**Listed records:**
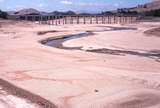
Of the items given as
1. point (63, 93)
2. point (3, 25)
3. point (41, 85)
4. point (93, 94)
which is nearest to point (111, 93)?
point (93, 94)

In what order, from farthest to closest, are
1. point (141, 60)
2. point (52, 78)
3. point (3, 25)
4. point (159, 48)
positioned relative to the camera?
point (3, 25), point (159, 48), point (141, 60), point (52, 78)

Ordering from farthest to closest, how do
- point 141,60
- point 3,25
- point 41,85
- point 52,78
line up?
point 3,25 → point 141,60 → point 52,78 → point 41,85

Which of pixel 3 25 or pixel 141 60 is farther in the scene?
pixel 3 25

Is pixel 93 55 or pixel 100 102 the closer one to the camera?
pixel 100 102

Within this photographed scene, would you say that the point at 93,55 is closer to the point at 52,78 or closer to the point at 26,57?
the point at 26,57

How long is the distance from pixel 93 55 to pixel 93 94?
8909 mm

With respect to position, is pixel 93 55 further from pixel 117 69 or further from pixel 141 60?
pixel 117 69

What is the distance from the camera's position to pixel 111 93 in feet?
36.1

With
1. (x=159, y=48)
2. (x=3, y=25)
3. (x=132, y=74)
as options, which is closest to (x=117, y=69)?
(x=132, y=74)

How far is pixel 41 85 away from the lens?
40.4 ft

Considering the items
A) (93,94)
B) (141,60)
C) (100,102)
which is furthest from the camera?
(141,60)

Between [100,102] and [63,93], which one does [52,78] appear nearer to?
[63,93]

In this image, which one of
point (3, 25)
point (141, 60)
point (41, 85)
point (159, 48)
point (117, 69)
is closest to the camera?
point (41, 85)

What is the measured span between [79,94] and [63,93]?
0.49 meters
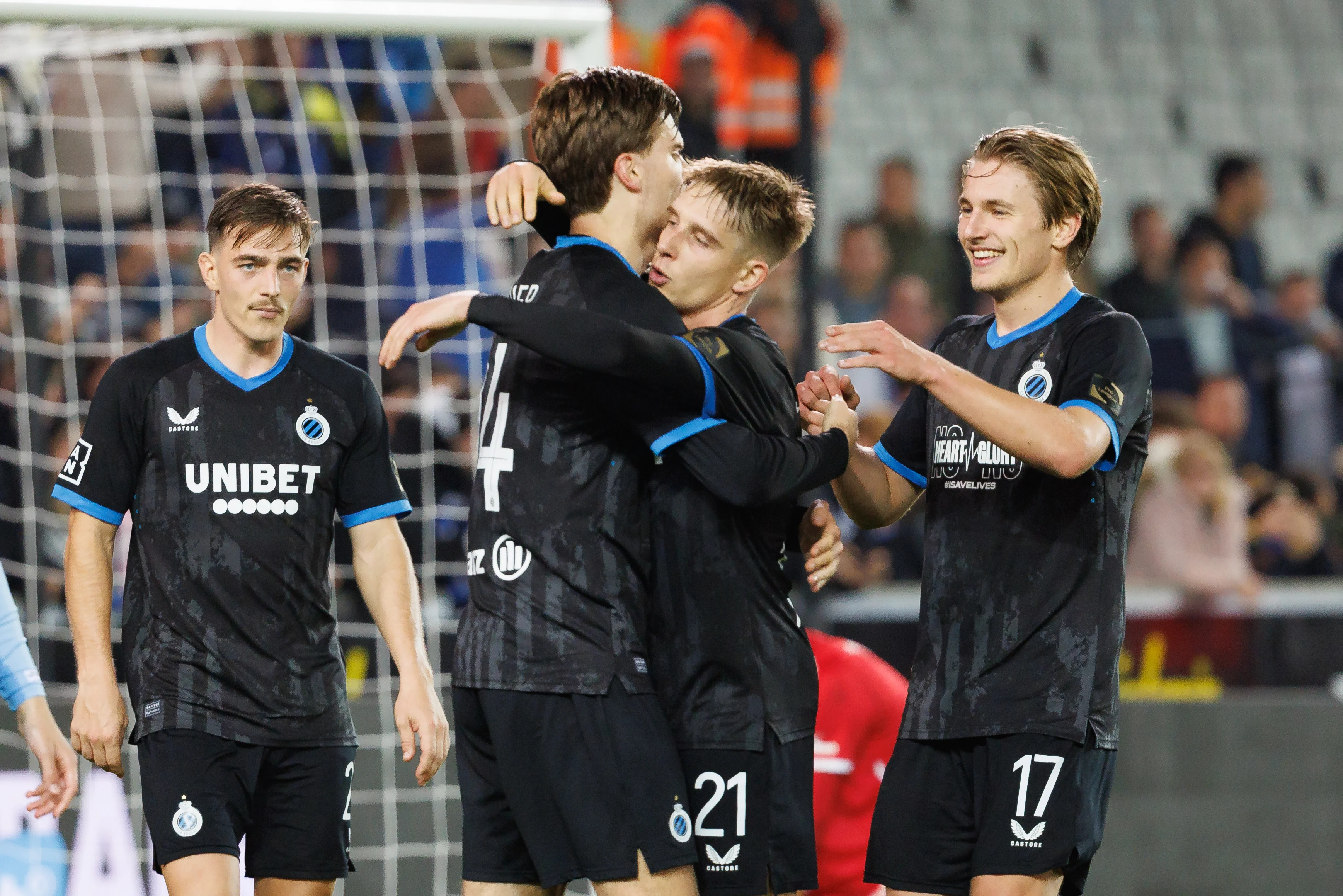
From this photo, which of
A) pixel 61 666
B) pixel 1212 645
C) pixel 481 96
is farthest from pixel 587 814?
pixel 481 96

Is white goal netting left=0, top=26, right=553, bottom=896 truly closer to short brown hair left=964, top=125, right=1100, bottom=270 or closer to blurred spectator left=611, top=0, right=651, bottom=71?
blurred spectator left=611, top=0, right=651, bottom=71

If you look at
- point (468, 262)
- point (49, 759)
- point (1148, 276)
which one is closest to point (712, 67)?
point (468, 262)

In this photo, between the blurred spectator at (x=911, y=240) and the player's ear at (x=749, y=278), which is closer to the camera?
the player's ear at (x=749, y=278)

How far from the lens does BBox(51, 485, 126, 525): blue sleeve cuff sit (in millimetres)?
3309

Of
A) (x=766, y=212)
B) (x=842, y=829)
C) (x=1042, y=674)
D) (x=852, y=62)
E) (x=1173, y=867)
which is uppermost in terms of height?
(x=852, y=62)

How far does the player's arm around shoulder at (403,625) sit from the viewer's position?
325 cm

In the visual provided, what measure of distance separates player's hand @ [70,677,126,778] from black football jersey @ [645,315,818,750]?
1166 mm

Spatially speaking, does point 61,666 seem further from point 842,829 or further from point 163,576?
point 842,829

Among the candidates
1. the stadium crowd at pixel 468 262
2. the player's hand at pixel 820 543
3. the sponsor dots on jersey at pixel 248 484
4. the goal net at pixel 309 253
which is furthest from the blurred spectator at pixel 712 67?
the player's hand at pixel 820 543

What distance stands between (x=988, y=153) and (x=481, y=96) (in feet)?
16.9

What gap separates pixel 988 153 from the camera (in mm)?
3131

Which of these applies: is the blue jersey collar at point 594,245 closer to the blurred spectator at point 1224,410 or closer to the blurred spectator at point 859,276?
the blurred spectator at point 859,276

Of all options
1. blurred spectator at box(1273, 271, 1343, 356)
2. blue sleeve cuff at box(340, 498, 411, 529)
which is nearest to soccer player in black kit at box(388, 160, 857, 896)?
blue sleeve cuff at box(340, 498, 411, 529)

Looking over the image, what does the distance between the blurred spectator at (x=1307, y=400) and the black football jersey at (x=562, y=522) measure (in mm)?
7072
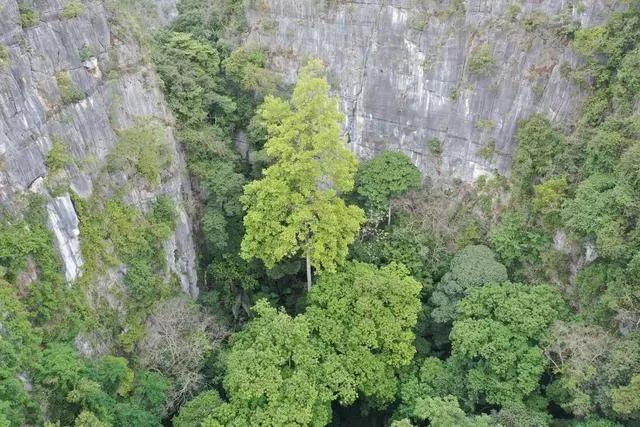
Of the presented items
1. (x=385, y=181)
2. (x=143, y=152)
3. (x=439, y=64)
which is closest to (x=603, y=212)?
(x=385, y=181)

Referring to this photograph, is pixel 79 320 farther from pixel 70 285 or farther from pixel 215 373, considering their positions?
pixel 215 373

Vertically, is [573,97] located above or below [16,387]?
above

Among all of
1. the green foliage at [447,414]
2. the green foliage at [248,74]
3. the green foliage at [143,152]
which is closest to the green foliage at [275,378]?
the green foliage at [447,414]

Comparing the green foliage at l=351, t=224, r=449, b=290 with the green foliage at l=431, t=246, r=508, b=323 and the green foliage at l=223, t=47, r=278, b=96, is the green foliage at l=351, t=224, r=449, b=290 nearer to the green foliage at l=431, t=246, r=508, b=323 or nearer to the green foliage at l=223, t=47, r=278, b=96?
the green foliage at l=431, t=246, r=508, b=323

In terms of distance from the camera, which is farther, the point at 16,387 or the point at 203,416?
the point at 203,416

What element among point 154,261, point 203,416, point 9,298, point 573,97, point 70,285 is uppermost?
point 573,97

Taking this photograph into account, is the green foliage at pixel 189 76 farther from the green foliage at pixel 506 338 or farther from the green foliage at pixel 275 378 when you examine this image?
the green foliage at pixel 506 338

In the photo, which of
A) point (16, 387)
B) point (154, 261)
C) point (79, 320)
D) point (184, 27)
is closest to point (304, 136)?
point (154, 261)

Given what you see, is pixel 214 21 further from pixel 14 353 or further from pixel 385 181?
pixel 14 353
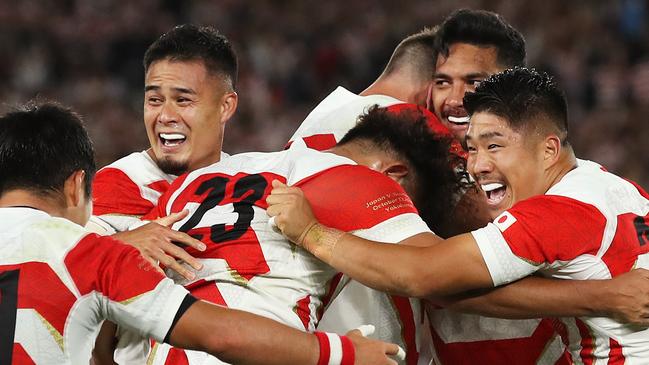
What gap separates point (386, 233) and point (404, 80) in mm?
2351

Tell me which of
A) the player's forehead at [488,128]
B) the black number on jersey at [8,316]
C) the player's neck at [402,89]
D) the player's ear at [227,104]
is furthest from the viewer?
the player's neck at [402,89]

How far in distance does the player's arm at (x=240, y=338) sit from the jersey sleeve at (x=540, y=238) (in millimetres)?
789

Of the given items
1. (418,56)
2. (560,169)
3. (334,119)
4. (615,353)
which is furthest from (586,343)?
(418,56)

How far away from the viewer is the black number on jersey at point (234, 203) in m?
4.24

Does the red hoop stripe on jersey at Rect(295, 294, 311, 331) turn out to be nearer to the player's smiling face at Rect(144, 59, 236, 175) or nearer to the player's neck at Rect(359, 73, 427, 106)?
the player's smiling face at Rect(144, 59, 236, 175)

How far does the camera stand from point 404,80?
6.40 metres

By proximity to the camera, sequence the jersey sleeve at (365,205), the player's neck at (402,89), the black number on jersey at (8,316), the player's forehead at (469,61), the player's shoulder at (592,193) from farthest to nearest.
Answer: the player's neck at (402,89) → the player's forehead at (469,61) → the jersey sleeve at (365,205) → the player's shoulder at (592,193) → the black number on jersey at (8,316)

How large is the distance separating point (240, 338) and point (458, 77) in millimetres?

* * *

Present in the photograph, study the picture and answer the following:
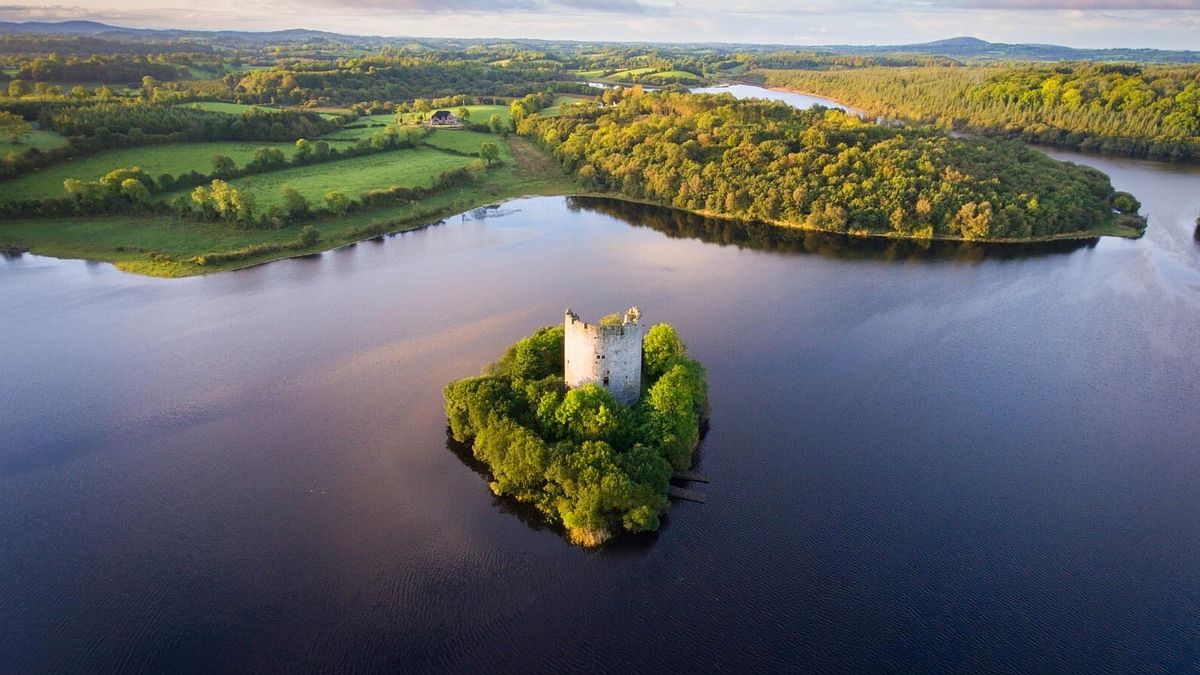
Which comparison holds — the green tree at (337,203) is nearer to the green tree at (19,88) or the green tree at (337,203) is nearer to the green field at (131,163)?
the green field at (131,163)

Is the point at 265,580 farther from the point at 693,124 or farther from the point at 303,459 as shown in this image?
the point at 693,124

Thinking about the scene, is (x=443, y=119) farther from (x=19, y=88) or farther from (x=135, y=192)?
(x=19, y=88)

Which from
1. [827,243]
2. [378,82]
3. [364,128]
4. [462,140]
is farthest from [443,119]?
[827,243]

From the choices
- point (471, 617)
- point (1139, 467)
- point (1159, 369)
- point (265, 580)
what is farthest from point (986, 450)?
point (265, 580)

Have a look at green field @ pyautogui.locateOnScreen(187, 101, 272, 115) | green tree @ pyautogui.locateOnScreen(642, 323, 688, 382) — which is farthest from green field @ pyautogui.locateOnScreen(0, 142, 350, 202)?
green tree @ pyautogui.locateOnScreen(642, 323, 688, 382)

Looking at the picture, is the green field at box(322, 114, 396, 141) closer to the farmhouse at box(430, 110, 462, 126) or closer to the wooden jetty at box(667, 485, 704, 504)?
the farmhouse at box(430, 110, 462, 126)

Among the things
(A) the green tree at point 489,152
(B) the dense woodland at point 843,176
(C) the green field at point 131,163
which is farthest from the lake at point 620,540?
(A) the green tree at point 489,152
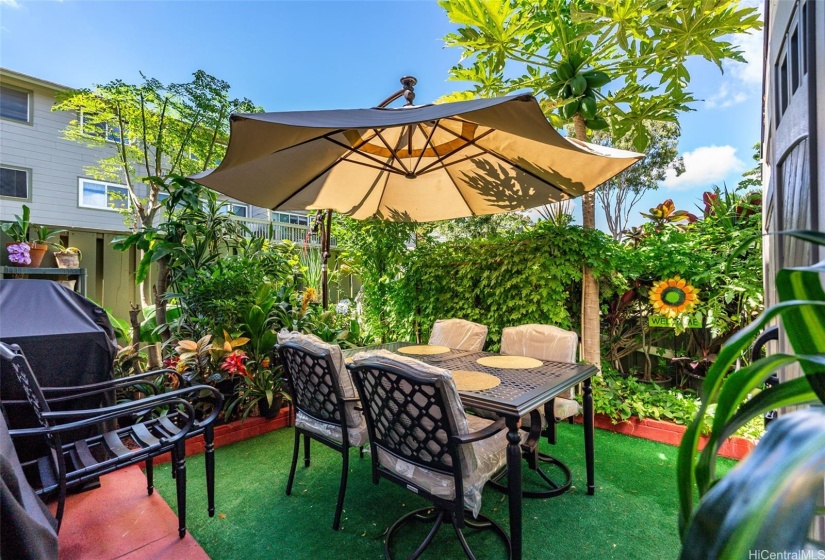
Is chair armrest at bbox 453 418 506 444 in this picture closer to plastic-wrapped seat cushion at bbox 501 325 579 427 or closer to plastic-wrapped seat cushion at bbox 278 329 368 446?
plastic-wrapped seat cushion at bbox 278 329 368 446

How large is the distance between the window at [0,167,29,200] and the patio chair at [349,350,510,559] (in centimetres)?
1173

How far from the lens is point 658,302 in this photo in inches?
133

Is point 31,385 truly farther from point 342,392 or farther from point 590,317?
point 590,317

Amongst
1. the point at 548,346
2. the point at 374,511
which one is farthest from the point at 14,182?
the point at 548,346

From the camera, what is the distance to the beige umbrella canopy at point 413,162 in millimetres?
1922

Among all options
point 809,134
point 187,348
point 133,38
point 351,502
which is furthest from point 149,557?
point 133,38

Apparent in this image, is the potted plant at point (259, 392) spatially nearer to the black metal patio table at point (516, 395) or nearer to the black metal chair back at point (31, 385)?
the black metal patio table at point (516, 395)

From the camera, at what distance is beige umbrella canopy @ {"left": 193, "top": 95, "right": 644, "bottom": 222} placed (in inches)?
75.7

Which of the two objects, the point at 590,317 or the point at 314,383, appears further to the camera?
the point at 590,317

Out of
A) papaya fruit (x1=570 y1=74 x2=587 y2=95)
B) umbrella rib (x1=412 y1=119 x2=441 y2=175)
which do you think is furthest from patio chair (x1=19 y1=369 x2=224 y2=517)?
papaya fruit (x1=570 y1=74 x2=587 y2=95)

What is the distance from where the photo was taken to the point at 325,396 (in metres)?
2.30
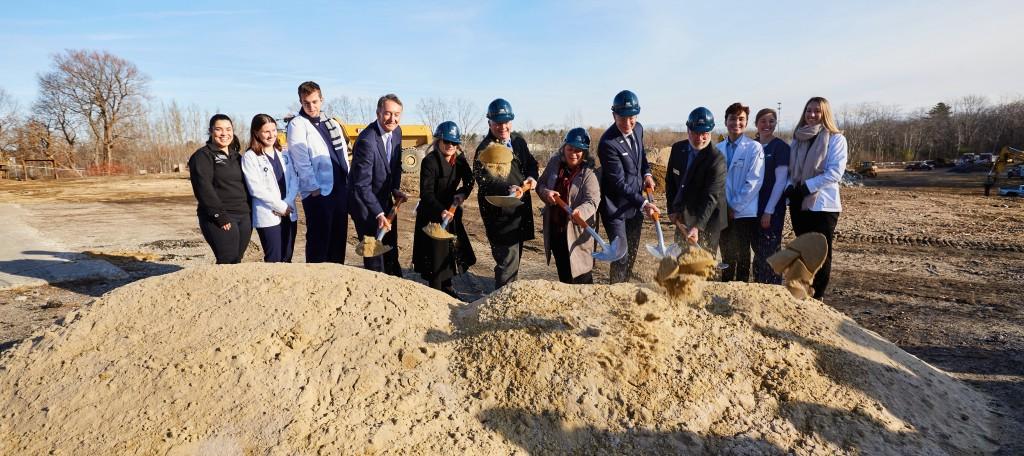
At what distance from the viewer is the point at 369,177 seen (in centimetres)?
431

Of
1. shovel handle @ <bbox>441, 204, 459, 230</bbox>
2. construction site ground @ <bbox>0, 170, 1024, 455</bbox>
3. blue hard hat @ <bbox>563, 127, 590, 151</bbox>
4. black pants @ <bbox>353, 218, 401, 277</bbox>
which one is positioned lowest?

**Problem requirements:**
Rewrite the rows starting at the line that contains "Of the given items" and ending at the line that contains "How large is the distance separating", with "furthest" changed to "farthest" and everything else left as is.

**Solution to the problem:**
Of the given items
1. (418,56)
2. (560,169)
3. (334,119)
4. (615,353)
which is farthest from (586,343)?
(418,56)

How far away from the viewer is the black number on jersey at point (234, 203) in m?
4.24

Does the red hoop stripe on jersey at Rect(295, 294, 311, 331) turn out to be nearer to the player's smiling face at Rect(144, 59, 236, 175) or nearer to the player's neck at Rect(359, 73, 427, 106)?
the player's smiling face at Rect(144, 59, 236, 175)

How far does the camera stand from point 404,80?
6.40 metres

By proximity to the camera, sequence the jersey sleeve at (365,205), the player's neck at (402,89), the black number on jersey at (8,316), the player's forehead at (469,61), the player's shoulder at (592,193) from farthest to nearest.
Answer: the player's neck at (402,89) → the player's forehead at (469,61) → the jersey sleeve at (365,205) → the player's shoulder at (592,193) → the black number on jersey at (8,316)

How large is the distance separating point (240, 338) and point (458, 77) in millimetres?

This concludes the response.